Title: Discourse on Lost Things
Pairing/s: Erwin Smith, Rico Brzenska
Summary: the dear, dead loves of vanished youth.
A/N: I realize that I may make drabbles of this ship rather than long ones. The line, "the dear, dead loves of vanished youth." is from Dead Stars, by Paz Marquez Benitez (which also inspires this fic). Poster by me, texture by rosebein of DA
WARNING: Rushed and butchered. May be subject to revisions. Don't expect too much. Edited on Jul 2, 2015
Discourse on Lost Things
「erwin smith x rico brzenska」
→•←
« by arsenous elation »
"...the dear, dead loves of vanished youth."
→•←
You Were
by William Kistler
we are standing in the river of passing,
each waiting for the warmth of the other's face,
unable to understand why they are not with us,
startled by their absence, traveler and traveler
distant as two dots unconnected in a yellow field.
→•←
Suddenly, it isn't about the chess game anymore.
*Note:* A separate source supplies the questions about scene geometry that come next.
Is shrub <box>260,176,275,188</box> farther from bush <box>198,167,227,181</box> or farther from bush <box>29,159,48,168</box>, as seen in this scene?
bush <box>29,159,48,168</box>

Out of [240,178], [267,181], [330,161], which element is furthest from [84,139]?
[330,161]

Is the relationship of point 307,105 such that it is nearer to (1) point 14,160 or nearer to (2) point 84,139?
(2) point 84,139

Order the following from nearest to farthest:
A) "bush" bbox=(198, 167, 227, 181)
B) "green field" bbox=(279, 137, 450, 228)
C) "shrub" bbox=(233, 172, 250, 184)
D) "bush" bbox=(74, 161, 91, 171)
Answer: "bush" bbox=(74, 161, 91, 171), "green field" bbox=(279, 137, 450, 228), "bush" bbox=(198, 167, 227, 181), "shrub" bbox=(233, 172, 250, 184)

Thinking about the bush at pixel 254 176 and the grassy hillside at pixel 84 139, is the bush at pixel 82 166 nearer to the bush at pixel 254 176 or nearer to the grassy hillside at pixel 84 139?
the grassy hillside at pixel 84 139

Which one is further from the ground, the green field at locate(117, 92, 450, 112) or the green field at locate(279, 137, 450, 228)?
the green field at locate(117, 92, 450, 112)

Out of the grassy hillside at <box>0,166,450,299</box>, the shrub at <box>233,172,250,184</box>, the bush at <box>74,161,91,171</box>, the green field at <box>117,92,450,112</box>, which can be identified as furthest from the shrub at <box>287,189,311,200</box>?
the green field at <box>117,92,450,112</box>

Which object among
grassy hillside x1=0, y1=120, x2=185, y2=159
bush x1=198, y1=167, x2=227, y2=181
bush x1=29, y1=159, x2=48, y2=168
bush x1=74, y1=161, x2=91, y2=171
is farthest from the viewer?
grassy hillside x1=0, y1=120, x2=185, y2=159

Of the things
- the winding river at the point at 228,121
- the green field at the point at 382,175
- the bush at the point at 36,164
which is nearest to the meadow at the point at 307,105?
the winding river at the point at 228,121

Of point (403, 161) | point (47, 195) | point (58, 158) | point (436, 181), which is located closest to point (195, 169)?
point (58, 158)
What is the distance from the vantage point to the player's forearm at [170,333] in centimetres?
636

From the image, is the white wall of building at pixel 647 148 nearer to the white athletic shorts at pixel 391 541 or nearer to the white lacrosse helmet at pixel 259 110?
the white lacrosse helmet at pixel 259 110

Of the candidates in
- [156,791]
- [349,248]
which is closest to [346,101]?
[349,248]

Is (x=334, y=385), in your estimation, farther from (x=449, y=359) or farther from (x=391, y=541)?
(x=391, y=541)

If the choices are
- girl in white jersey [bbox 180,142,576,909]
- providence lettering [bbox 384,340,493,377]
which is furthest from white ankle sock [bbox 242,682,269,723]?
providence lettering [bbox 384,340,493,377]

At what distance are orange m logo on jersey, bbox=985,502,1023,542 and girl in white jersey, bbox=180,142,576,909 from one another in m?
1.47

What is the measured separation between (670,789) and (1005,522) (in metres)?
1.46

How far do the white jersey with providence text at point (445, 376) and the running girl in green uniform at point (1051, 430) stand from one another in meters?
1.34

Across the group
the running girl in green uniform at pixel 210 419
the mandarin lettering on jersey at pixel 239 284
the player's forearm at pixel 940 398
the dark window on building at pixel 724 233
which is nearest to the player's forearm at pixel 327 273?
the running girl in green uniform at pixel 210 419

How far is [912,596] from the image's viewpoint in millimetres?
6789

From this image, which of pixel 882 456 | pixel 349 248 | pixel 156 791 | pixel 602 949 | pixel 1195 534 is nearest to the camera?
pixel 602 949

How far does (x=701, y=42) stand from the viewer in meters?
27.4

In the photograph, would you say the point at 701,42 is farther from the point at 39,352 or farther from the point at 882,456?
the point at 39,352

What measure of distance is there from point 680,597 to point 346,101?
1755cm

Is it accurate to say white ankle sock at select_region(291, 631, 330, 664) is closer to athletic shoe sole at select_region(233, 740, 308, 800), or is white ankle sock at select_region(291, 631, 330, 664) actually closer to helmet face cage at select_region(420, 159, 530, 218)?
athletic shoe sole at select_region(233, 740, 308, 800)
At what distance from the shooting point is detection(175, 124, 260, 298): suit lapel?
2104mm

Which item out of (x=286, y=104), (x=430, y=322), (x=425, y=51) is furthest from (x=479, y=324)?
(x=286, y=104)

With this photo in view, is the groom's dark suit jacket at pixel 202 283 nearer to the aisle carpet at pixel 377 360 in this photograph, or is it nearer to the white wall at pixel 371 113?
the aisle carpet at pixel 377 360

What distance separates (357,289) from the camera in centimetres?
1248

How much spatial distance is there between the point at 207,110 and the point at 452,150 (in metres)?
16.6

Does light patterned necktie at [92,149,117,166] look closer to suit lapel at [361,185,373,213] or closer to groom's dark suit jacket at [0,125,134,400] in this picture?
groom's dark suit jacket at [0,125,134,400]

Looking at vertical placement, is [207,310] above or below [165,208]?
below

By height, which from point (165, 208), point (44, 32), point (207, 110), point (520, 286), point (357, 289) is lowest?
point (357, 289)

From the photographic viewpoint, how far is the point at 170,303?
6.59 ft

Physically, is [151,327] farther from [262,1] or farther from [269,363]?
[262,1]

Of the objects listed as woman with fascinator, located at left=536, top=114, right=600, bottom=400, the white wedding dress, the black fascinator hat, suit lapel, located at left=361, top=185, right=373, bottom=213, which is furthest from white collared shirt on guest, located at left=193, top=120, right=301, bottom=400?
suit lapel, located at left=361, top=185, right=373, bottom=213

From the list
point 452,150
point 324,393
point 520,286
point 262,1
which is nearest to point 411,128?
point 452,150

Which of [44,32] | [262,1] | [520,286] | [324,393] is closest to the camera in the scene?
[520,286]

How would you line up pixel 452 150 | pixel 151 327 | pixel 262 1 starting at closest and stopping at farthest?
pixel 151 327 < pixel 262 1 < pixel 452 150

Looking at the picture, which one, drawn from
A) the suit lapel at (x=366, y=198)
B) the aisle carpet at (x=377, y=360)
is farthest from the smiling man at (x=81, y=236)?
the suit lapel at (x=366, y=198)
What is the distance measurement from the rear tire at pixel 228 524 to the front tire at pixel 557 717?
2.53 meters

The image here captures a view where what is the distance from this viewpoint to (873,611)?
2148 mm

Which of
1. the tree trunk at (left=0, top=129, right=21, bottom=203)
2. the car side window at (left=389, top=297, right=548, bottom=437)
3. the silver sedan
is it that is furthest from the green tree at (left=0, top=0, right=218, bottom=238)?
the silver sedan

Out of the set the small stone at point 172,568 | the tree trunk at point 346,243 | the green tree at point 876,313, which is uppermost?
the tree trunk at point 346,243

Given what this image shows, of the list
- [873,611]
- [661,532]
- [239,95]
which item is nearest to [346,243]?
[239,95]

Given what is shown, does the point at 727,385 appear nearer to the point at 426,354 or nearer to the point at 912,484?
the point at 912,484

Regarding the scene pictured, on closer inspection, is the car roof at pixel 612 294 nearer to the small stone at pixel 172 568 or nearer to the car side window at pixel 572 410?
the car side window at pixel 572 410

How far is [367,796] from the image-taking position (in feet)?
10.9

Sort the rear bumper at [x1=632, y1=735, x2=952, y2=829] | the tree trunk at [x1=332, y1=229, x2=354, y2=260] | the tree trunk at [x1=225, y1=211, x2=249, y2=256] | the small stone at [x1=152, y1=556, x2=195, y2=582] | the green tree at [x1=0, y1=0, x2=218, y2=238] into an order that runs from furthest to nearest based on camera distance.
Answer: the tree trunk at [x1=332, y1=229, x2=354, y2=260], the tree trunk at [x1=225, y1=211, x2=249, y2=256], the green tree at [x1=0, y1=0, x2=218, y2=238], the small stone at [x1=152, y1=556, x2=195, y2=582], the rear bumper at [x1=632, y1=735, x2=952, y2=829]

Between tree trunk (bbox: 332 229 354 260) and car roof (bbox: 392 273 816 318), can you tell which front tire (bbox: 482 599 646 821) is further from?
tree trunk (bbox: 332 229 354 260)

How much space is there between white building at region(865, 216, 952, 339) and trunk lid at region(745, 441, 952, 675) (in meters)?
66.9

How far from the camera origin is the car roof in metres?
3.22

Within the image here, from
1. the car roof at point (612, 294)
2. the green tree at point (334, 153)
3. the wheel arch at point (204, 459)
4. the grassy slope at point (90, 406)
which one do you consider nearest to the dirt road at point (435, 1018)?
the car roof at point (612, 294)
The silence has gone thin and fragile, but with the tenderness of childhood memory tucked into history. Rico Brzenska doesn't know if she should be grateful or annoyed that finally, they're onto something. This pretentious pretending has gone on long enough for her to tolerate.
"Why did you write that recommendation letter?"
Erwin Smith's voice is neutral, his eyes trained onto the board. "Would you rather that I didn't?"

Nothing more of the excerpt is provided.